Thursday, 19 June 2014

adios espana

A post that isn't about labour issues!

It is a great comfort in these dark days to watch the World Cup.  I know many of you are interested and many of you are not.  I don't watch soccer at all over the years when there isn't a World Cup, but I watch every game, or at least as many as I can, when the World Cup is on.  I usually randomly choose a team and cheer for them until they are eliminated -- last time it was Ghana, this time Chile (because my brother-in-law is from Chile).
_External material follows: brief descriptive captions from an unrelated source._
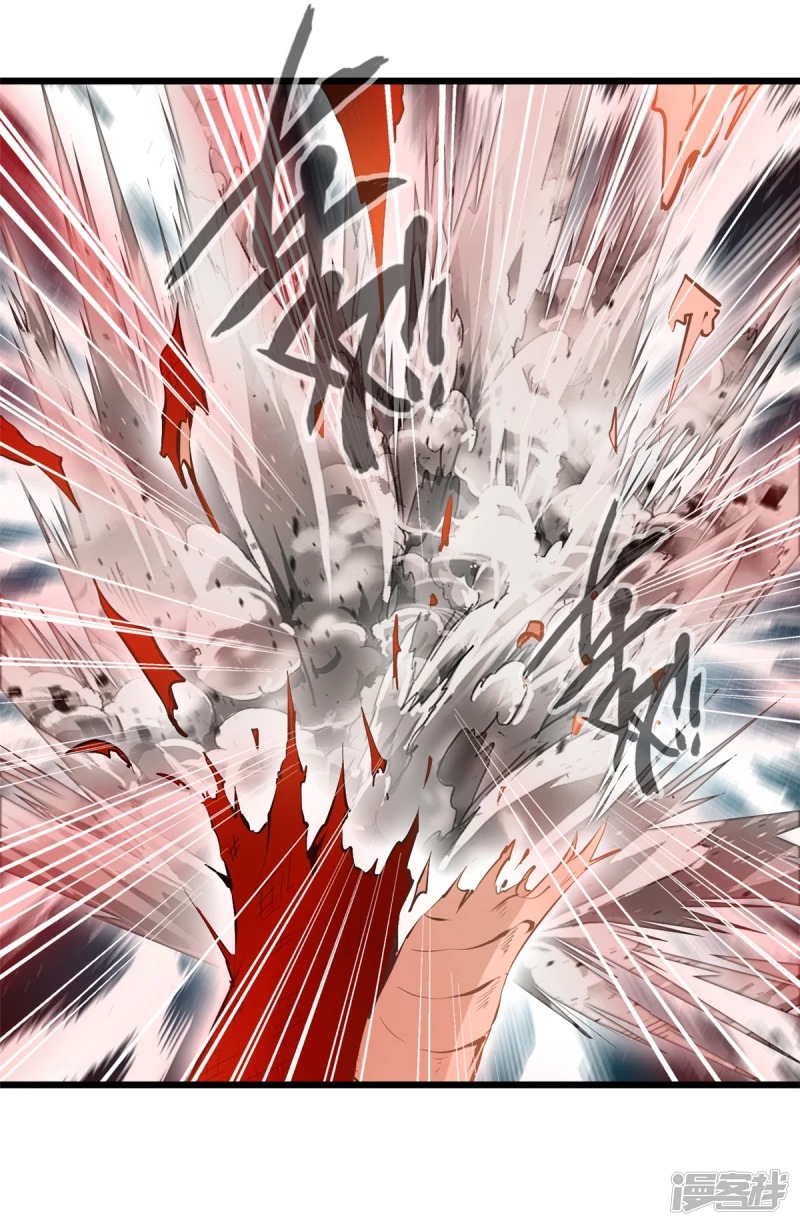 ปรมาจารย์ที่แข็งแกร่งที่สุด ตอนที่ 23 หน้า 13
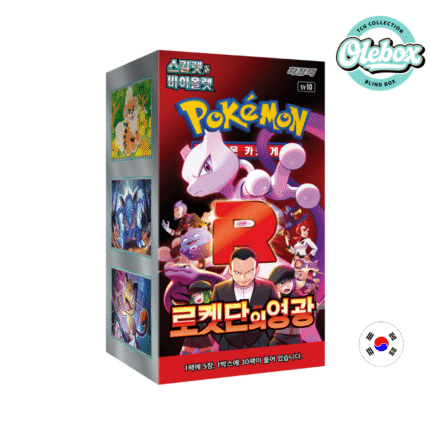 POKÉMON GLORY OF THE TEAM-COREANO SV10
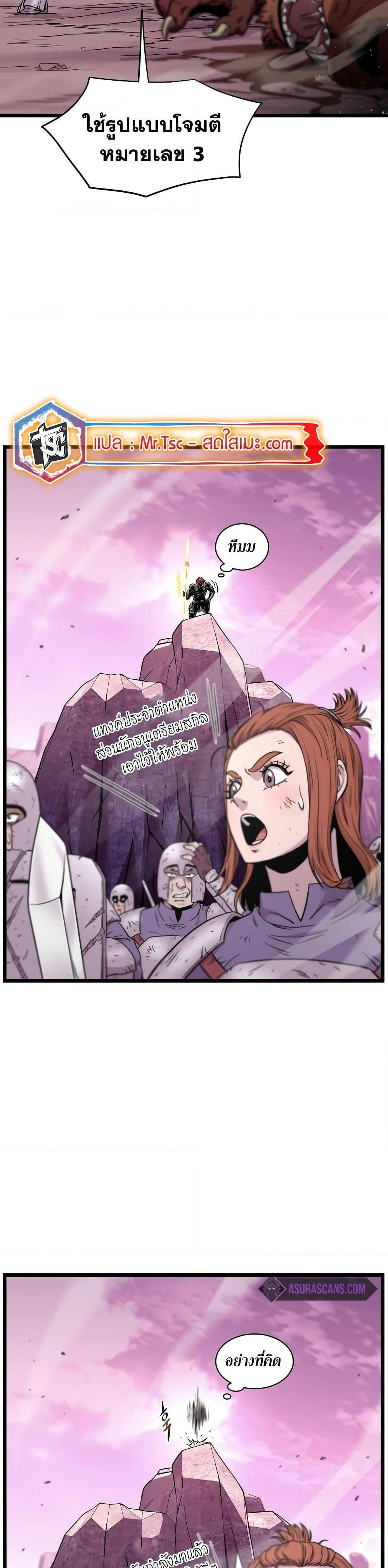 Manga-lc-com อ่านมังงะ อ่านการ์ตูน ออนไลน์ ฟรี Murim Login ตอนที่ 1 2 3 4 5 6 7 8 9 10 11 12 13 14 ฟรี ไม่มีโฆษณา Manga-lc - อ่าน มังงะ อ่าน การ์ตูน ออนไลน์ อ่านมังงะ ฟรี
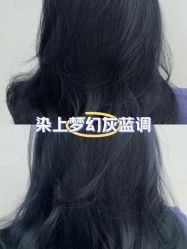 -苏豪美发S A L O N烫发染发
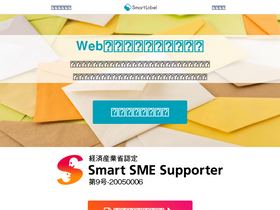 smartlabel.jp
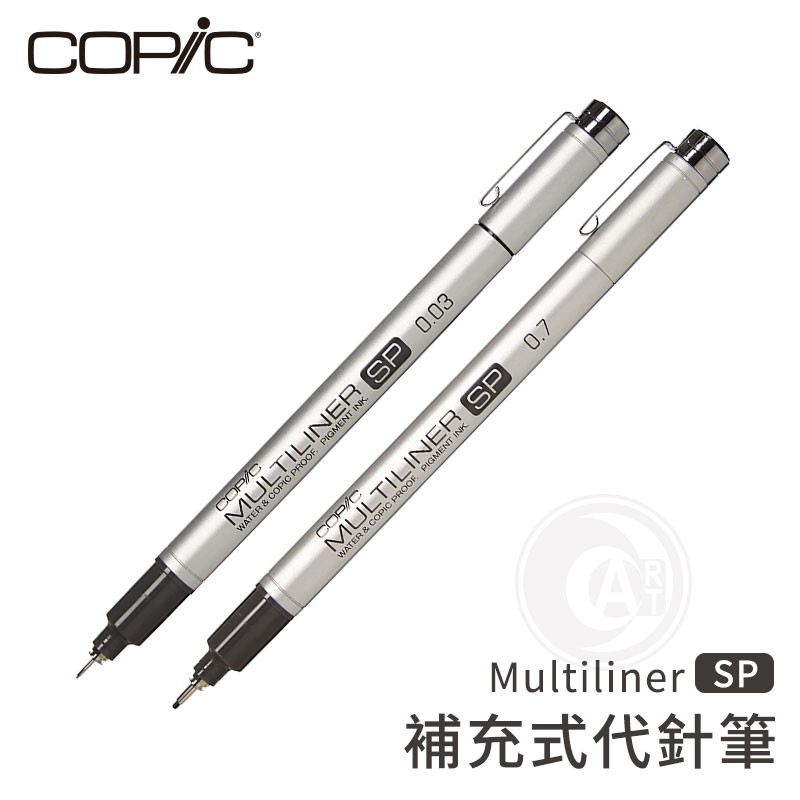 Copic日本 Multiliner SP 鋁管補充式黑色代針筆 單支『ART小舖』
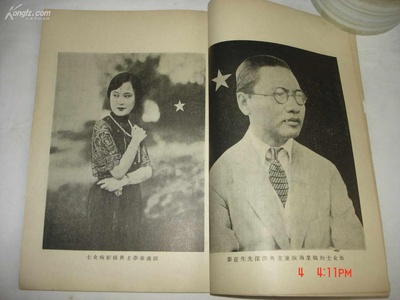 湖边春梦剧照的剧照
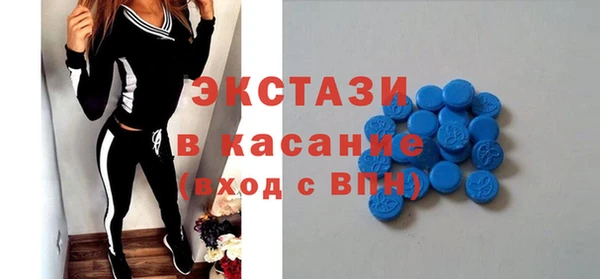 герыч Тавда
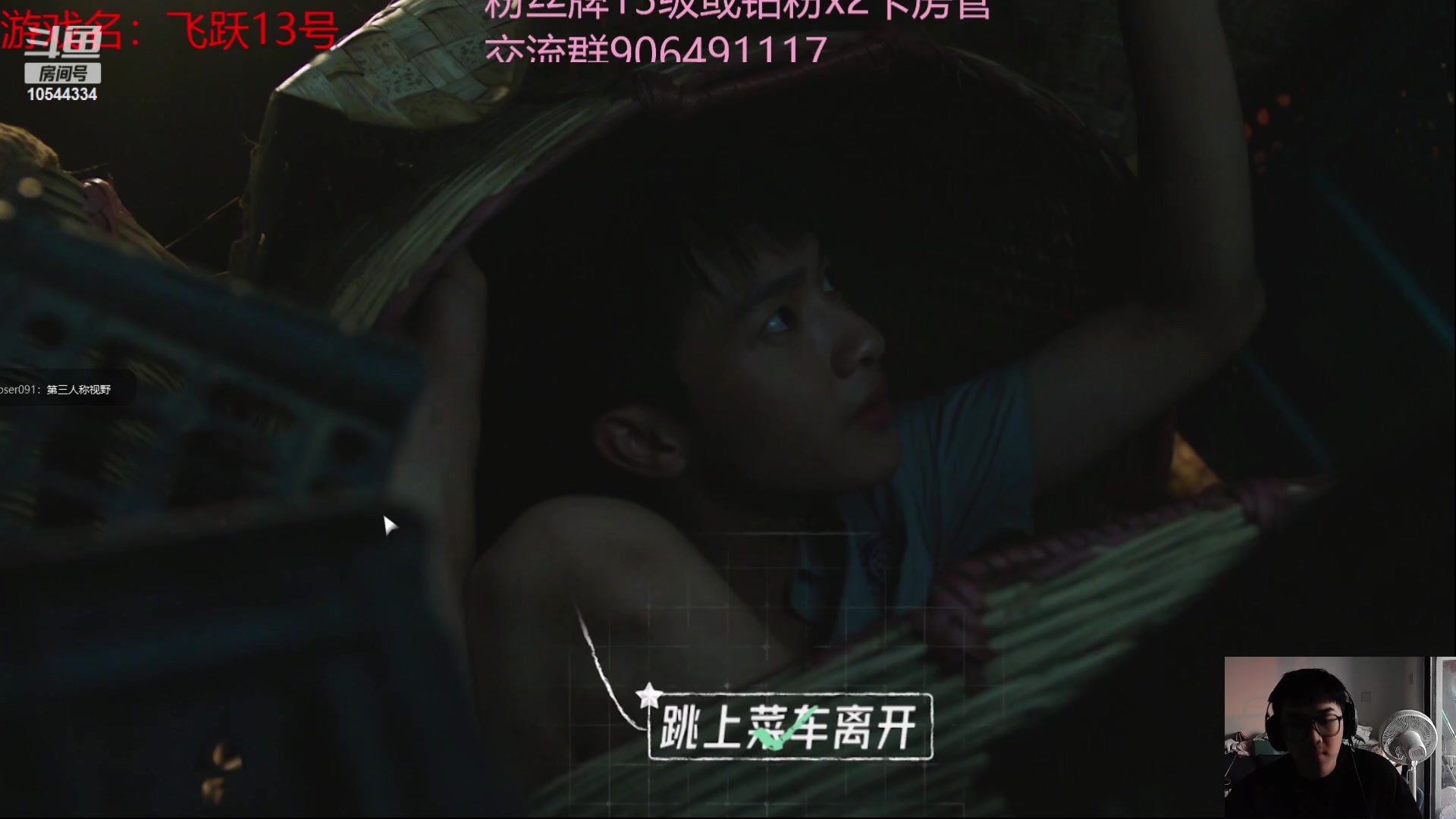 【2023-01-11 16点场】冰块哥ekko：先排位后团建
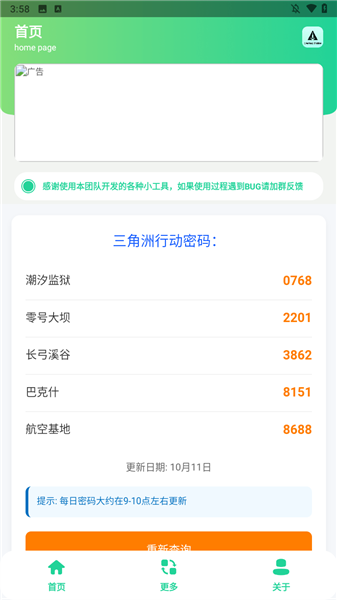 三角洲每日密码助手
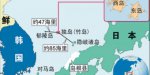 独岛地图介绍 独岛图片大全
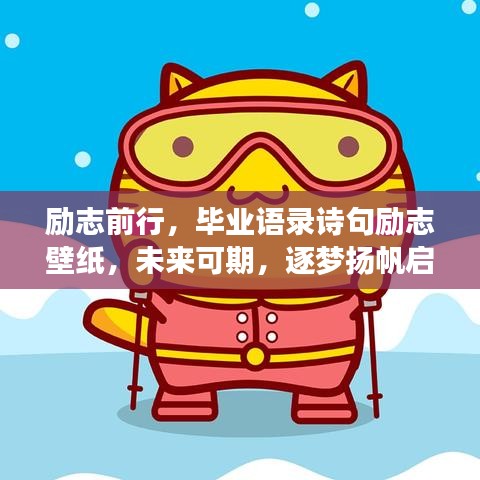 勵志前行，畢業(yè)語錄詩句勵志壁紙，未來可期，逐夢揚(yáng)帆啟航！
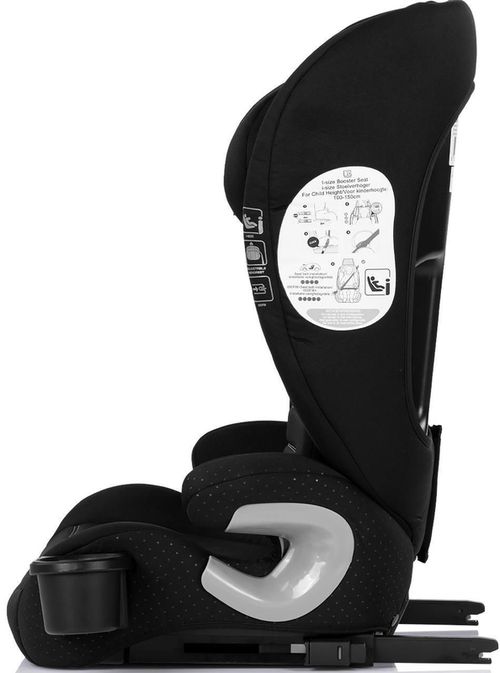 купить Автокресло Chipolino STKPA02601N I-Size 100-150cm Isofix PATROL noir в Кишинёве 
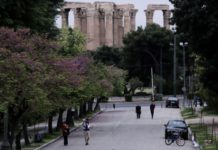 αλλαγές
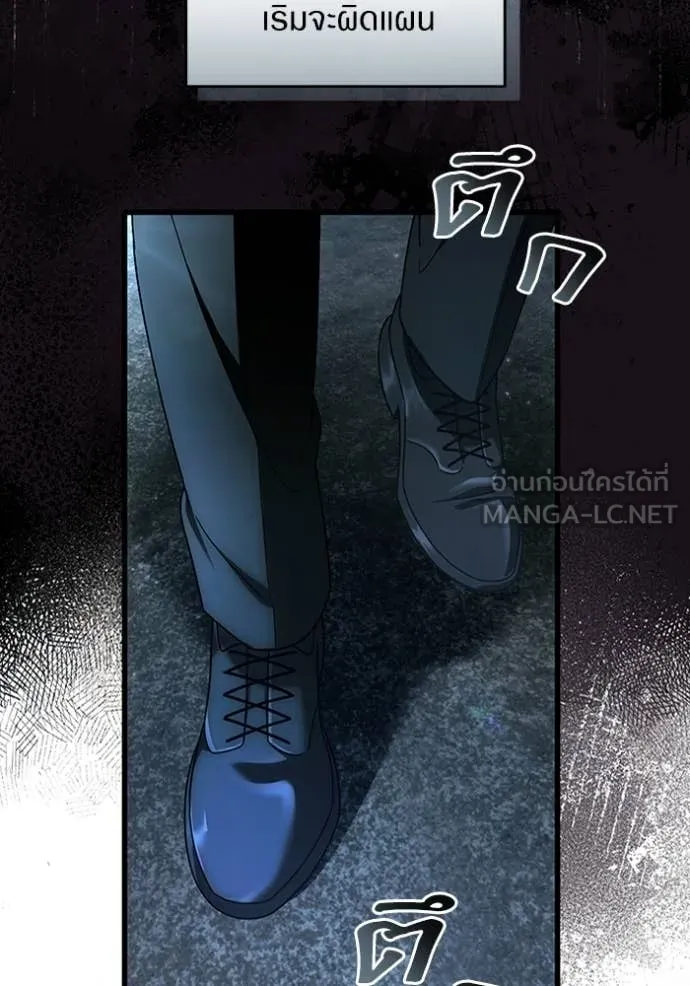 เชื่อเถอะ ฉันเป็นฮัน ตอนที่ 44 รูปที่ 82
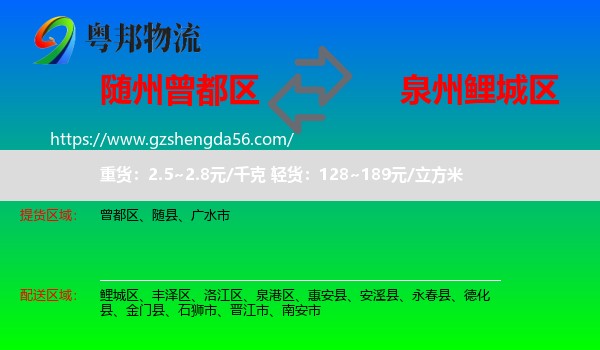 曾都区到鲤城区物流专线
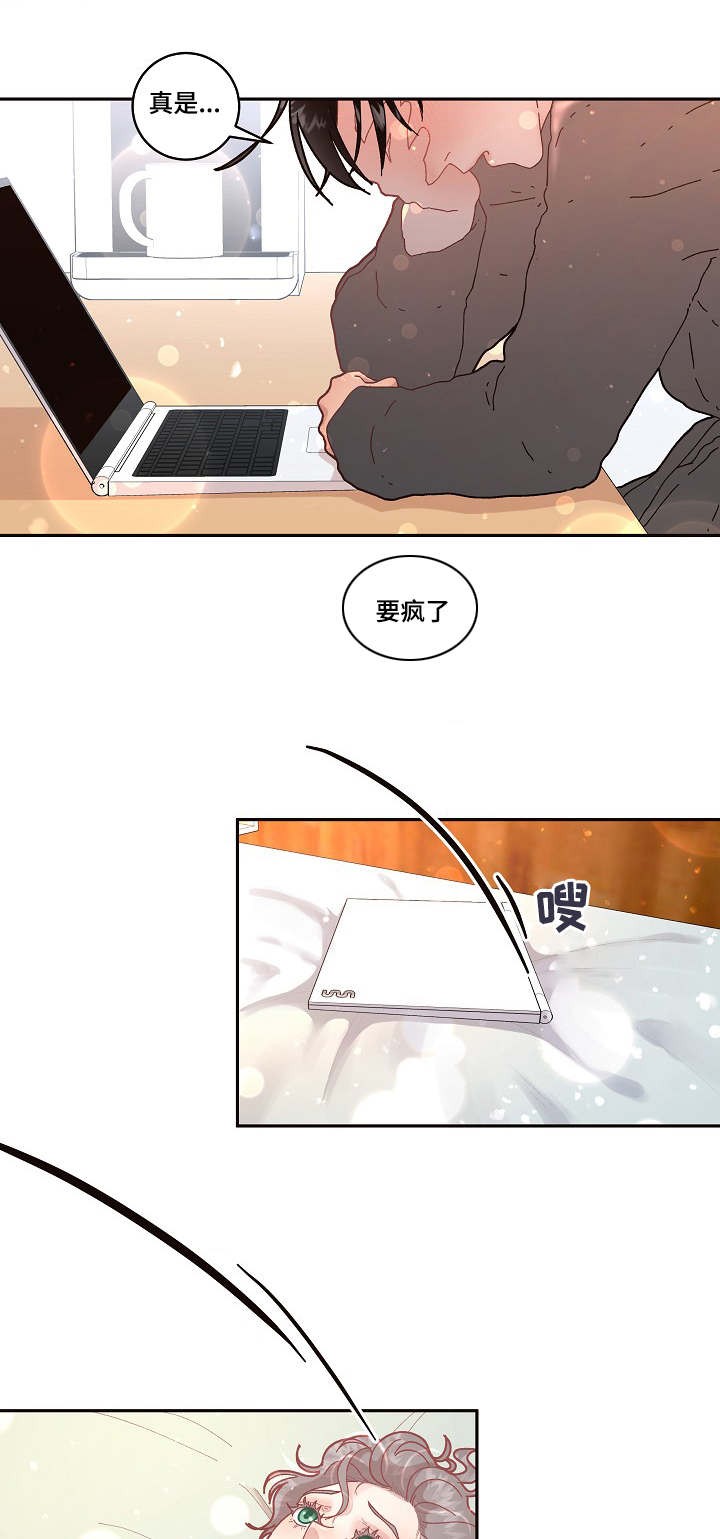 第41话_念想3
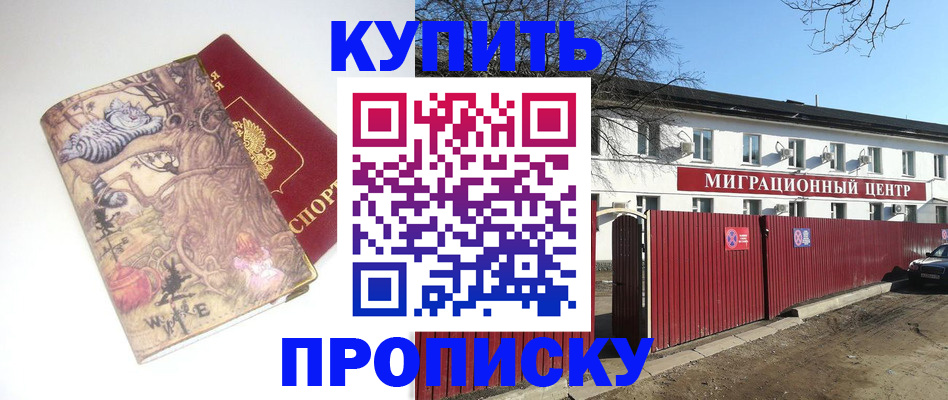 прописка от собственника в Семикаракорске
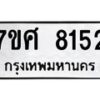ทะเบียน-8152 jpg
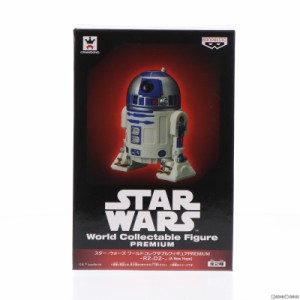 【中古即納】[FIG]R2-D2 スター・ウォーズ エピソード4/新たなる希望 ワールドコレクタブルフィギュアPREMIUM〜R2-D2〜 STAR WARS プライ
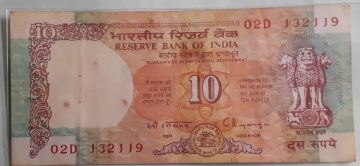 10 Rupees Governor Dr. C Rangarajan Inset E 1992- 1997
I have a soft spot in my heart for Spain, though, since my favourite player is Sergio Ramos (who my brother-in-law calls a "criminal" because he roughed up Lionel Messi in some match between Barcelona and Madrid) and of course, they have been such a great team for quite a long time.  I guess their glorious time has drawn to a close though, because Chile beat them soundly yesterday.  They tried and tried, but were unable to score against the younger, stronger Chileans and were unable to protect their own goal either.  They were noble in defeat just as they have been elegant in victory and congratulated the Chileans at the end of the game.  Four years is a long time for an athlete and I expect we won't see many of them back on the world stage next time.  It made me think of A. E. Housman's poem - "To An Athlete Dying Young".  Here it is:

The time you won your town the race
We chaired you through the market-place;
Man and boy stood cheering by,
And home we brought you shoulder-high.

Today, the road all runners come,
Shoulder-high we bring you home,
And set you at your threshold down,
Townsman of a stiller town.

Smart lad, to slip betimes away
From fields where glory does not stay,
And early though the laurel grows
It withers quicker than the rose.

Eyes the shady night has shut
Cannot see the record cut,
And silence sounds no worse than cheers
After earth has stopped the ears.

Now you will not swell the rout
Of lads that wore their honours out,
Runners whom renown outran
And the name died before the man.

So set, before its echoes fade,
The fleet foot on the sill of shade,
And hold to the low lintel up
The still-defended challenge cup.

And round that early-laurelled head
Will flock to gaze the strengthless dead,
And find unwithered on its curls
The garland briefer than a girl's.

It's beautifully written, but I'm not sure I agree.  When you see the continued effort of the Spaniards throughout the 90 minutes of the game, there's something noble about that.  It's like Macbeth at the end of the play.  He knows he has lost.  He knows that evil forces have conspired against him.  There is no hope that he can win, but he fights off despair and doesn't give up and tries to the last:

I will not yield,
To kiss the ground before young Malcolm's feet,
And to be baited with the rabble's curse.
Though Birnam wood be come to Dunsinane,
And thou oppos'd, being of no woman born,
Yet I will try the last:  -- before my body
I throw my warlike shield:  lay on, Macduff;
And damn'd be him that first cries, "Hold, enough!"